Çay bahçesinin en ucuna oturdum.
Gelip geçenlerin gözünden ve kulağından uzak bir yere. Hırçın denizin öfkeli
köpükleri tam önümdeki kayalarda patlıyor, damlacıklarda yüzümde hissettiklerim
oluyordu.
Bilgisayarımı açtım; derdim,
birlikte yaşadığım sorularla dönemediğim virajları almak için yeni bir hamle daha
yapmaktı.
Denizden başka komşu
istemiyordum.
∘∘∘
Başkalarıyla –iletişim- değil,
kendimle konuşmak –düşünmek- istiyordum.
On dakika geçti geçmedi,
yanımdaki sandalyenin çekildiğini duydum. Tanımadığım ancak gözüme yabancı gelmeyen
biri çöktü yanıma.
Hah, dedim içimden, şimdi çattık!
∘∘∘
“Boşuna uğraşma” dedi hayalet
gibi masama ışınlanan tanıdık sima.
“Uğraşmak mı?”
“Basitleştirmeye çalışıyorsun
hayatı, biliyorum… Yorma kendini yok yere…” Sakin, yavaş, kendinden emin konuşmuştu..
Bir an önce başımdan savayım
diyordum, ama ukalalığa başlamıştı…
Haddini bildirmek geçti içimden. Hem neden hiç görmemiştim gelirken? Bahçenin
diğer ucundaki iki masadan başka tüm masalar boştu.
Merakımı doyuracaktım.
∘∘∘
Sordum: “Nereden çıkardın?”
Sandalyemi iyice yanına yaklaştırdım, sağ elimin ayasını yüzene doğru açtım. “…basitleştirmeye
çalıştığımı… Hem nedir ‘hayatı basitleştirmek’
dediğin şey? ”
İstifini bozmadı bulutlara
bakarak konuştu: “Gökyüzüne alıcı gözle bakarak aranıyorsun, ’bir bulsam sanki
her şey düzelecek’, der gibisin. Halbu ki, ne bulursan bul oyun aynı kalacak.
Oyunu kimse değiştiremez.”
“Ne bulursam buluyum benim
kabulüm. Aramayı sürdürürüm.” dedim, söylediklerini umursamazcasına.
“Oyunu kabul edecek, aramaya
devam edecek, ama bulduklarına bel bağlamayacaksın, yoksa… ”
“Yoksa ne olur?”
“Ne mi olur? Asıl olan aramanın
kendisidir; gözlerinden bulacaklarını bayrak yapmak istediğini okuyorum. Tutkularını
hapsediyor, aklının pusulasını izliyorsun. Ruhunla ödüyorsun bedelini farkında değilsin…”
İkimiz de sustuk. Diyeceklerim
kafama yığıldı. Sıraya koyamadım. Zaman kazanmaya çalışıyordum.

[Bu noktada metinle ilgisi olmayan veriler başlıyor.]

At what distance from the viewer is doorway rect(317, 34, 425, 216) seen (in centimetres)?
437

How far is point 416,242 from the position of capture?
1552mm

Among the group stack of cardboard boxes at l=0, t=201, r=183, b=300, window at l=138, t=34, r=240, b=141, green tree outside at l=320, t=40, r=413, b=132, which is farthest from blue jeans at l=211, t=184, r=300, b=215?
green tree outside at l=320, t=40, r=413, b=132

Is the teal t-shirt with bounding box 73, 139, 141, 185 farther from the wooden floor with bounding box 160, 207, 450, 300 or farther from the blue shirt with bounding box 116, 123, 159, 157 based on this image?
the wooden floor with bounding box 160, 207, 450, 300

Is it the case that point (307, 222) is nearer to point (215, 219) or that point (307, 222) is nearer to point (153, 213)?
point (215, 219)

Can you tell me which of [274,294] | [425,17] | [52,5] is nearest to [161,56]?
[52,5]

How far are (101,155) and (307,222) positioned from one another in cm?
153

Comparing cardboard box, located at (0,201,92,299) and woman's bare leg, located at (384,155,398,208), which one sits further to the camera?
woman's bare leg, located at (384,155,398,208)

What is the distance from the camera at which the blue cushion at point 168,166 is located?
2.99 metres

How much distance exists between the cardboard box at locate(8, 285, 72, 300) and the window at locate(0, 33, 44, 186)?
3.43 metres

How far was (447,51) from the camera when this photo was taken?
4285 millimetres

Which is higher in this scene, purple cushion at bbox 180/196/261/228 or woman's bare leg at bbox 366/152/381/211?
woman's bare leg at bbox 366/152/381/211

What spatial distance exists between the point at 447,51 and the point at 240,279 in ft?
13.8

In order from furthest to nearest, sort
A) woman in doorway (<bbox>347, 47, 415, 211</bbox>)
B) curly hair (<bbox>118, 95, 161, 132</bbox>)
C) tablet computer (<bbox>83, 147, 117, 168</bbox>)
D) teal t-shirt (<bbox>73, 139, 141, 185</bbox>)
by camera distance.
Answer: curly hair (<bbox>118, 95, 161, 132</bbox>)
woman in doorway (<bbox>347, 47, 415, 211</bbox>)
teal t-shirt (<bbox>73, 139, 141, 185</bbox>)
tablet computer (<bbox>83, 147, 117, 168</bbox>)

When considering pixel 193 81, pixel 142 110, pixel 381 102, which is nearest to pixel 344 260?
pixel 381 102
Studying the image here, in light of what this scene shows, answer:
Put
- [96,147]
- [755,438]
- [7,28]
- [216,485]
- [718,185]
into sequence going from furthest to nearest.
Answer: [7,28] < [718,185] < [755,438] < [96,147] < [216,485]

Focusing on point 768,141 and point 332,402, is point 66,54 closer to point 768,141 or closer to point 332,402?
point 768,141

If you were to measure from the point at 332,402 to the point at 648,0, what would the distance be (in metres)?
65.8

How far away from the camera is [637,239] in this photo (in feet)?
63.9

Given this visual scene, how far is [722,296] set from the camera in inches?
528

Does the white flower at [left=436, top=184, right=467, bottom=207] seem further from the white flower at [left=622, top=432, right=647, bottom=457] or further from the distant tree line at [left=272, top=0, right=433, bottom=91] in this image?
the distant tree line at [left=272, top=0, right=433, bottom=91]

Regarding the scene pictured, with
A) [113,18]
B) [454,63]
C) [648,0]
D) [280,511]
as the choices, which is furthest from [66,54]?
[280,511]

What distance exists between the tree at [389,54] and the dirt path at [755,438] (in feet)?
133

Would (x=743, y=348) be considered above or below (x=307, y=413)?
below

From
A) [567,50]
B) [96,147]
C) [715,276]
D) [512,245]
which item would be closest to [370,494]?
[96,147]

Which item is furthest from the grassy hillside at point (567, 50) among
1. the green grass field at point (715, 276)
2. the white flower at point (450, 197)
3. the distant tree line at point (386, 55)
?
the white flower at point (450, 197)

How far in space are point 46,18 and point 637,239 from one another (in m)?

Konuşmasını
sürdürmesini istediğini bakışlarımın yönsüzlüğünden anlamış olmalıydı:
“…Aklım diye asılıp kaldığın
tutamağın mantığını ‘zamanın ruhu’ndan
aldığını görmeden dünya ile ilişkilerin düzelmeyecektir… Her insan gibi sen de
çift benlik taşıyorsun; biri zamanın ruhu, diğeri sen, senin ruhun… Yakında
yaşayacaksın dediklerimi…”
∘∘∘
Konuşmamız eğlenceli olmaya
başlamıştı, sözünü kestim: “Neyi yaşayacak mışım?”
“Aklınla ruhunu hapsettiğini…”
Şakacı tutumumu yitiriyordum:
“Nasıl anlayacağım böyle bir anlayışın içinde olduğumu?”
Yüzüme bakmadan yanıtladı:
“Zamanın ruhunun diliyle
başaramazsan, bir hiç gibi göreceksin kendini - ki daha büyük bir haksızlığı
kimse yapamaz sana. Kendini yok edeceksin!
Başarılı olursan, her şeyin
tastamam yerini bulacağı hayallerine dalacaksın...”
Bakışlarımı gözlerine diktim, bir
süre baktım ancak hayır diyemedim. Ben kafamı çevirince o devam etti:
“Oysa gerçek düş kırıklığı neymiş o zaman
yaşayacaksın; zamanın ruhunun boşluğu içinde çınlayacak, gördüğün saygının yok
yere geldiğini bir tek sen bileceksin, seni değerli görenleri zavallı
bulacaksın… Çünkü kof bir bilgeliğin çaresizlik tahtında oturduğunu senden daha
iyi kimse bilemeyecek.
Ve de geri dönemeyeceksin. Ruhun
pahasına zamanın ruhunu örtünmenin çaresizliğini iliklerinde hissedeceksin…”
∘∘∘
Sustu. Sanki sözün bittiğinde
anlaşmıştık. Bakışlarımız denizde kaybolmuştu. Sahile dönmek istemiyorduk. Ne
kadar zaman geçti bilmiyorum. Sessizce oturduğu sandalyeyi geri çekti, ayağa
kalktı. Bana tepeden dikkatlice içime işlemek istercesine baktığını seziyordum.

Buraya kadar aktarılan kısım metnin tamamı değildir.